=== EXCERPTED TEXT ===

>>

Janelle Monae is among the current generation of musical artists who are outspoken against racism (Credit: Getty Images)

The RAR movement would involve numerous anti-fascist benefit gigs (including a response to the 1979 Southall race riots, where police clashed with anti-National Front protesters, resulting in mass injuries, and the death of teacher Blair Peach), and further carnival events, in London, Manchester and Leeds (where the final all-dayer was held in 1981, including The Specials, Aswad and Misty In Roots). Its ethos (and characteristically direct slogans – such as “Black and White Unite and Fight”) would forge connections and champion equality.

“In the ’70s, we were very much fighting in different battlegrounds; there was the Bradford Asian Youth, and the Southhall Asian Youth, the white punks, Birmingham Afro-Caribbean groups… we tried to bridge that gap, to a certain extent,” says Huddle. “I think we proved a point that the fight against racism is in everybody’s interests. Racism is the most pernicious damage used to divide us; everything is about the continuing campaign against racism – I think you can see it in the Black Lives Matter movement, and the culture that stems from these periods of conscious protest.”

“I fail to see why there is racism at all, given we’re in the 21st Century, and mankind should have progressed beyond racism, but it rears its ugly head now and again, as a reminder that we’ve got to be vigilant,” says Bovell. “All the groups made RAR what it was, there was a big contribution from all genres of music, and it showed the public and the press that there are people who are against racism, and unafraid to say so.”

During her recent video address at the BET Awards, Beyonce dedicated her award to Black Lives Matter protesters (Credit: Getty Images)

The legacy of RAR is multi-stranded; it fuelled collaborative culture, yet by the mid-’80s, commercial acts seemed increasingly reluctant to appear “political”, and the Labour party-affiliated movement Red Wedge was derided in the pop press (this history is explored further in Daniel Rachel’s excellent book Walls Come Tumbling Down). In contrast, contemporary collective Love Music Hate Racism (LMHR) was founded in 2002, named in homage to the late David Widgery’s RAR slogan, and echoing its spirit.

<<

=== TASK STATEMENT ===
Reproduce the passage on the RAR movement and musicians speaking out against racism word for word, captions included.

=== ENTRIES SUPPLIED ===
>>

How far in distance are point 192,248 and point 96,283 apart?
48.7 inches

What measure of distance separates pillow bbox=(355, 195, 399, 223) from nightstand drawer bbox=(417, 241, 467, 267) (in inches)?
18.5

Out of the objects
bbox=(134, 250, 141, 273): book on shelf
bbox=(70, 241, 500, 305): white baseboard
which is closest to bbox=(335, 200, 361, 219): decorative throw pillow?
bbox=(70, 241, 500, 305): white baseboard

<<
>>

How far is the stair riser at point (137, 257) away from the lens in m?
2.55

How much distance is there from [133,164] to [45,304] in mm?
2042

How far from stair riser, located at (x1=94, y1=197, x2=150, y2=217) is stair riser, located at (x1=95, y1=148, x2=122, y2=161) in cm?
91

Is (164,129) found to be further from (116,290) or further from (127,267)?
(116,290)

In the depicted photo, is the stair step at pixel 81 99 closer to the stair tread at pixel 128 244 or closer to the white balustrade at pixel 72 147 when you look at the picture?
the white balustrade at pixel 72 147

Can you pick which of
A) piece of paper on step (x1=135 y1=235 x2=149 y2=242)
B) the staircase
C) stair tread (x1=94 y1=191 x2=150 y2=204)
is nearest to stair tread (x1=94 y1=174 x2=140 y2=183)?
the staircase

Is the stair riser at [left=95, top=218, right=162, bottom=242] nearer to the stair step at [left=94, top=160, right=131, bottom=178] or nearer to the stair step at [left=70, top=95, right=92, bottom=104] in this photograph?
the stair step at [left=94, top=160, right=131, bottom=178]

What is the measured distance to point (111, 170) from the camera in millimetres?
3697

<<

=== REPLY ===
Janelle Monae is among the current generation of musical artists who are outspoken against racism (Credit: Getty Images)

The RAR movement would involve numerous anti-fascist benefit gigs (including a response to the 1979 Southall race riots, where police clashed with anti-National Front protesters, resulting in mass injuries, and the death of teacher Blair Peach), and further carnival events, in London, Manchester and Leeds (where the final all-dayer was held in 1981, including The Specials, Aswad and Misty In Roots). Its ethos (and characteristically direct slogans – such as “Black and White Unite and Fight”) would forge connections and champion equality.

“In the ’70s, we were very much fighting in different battlegrounds; there was the Bradford Asian Youth, and the Southhall Asian Youth, the white punks, Birmingham Afro-Caribbean groups… we tried to bridge that gap, to a certain extent,” says Huddle. “I think we proved a point that the fight against racism is in everybody’s interests. Racism is the most pernicious damage used to divide us; everything is about the continuing campaign against racism – I think you can see it in the Black Lives Matter movement, and the culture that stems from these periods of conscious protest.”

“I fail to see why there is racism at all, given we’re in the 21st Century, and mankind should have progressed beyond racism, but it rears its ugly head now and again, as a reminder that we’ve got to be vigilant,” says Bovell. “All the groups made RAR what it was, there was a big contribution from all genres of music, and it showed the public and the press that there are people who are against racism, and unafraid to say so.”

During her recent video address at the BET Awards, Beyonce dedicated her award to Black Lives Matter protesters (Credit: Getty Images)

The legacy of RAR is multi-stranded; it fuelled collaborative culture, yet by the mid-’80s, commercial acts seemed increasingly reluctant to appear “political”, and the Labour party-affiliated movement Red Wedge was derided in the pop press (this history is explored further in Daniel Rachel’s excellent book Walls Come Tumbling Down). In contrast, contemporary collective Love Music Hate Racism (LMHR) was founded in 2002, named in homage to the late David Widgery’s RAR slogan, and echoing its spirit.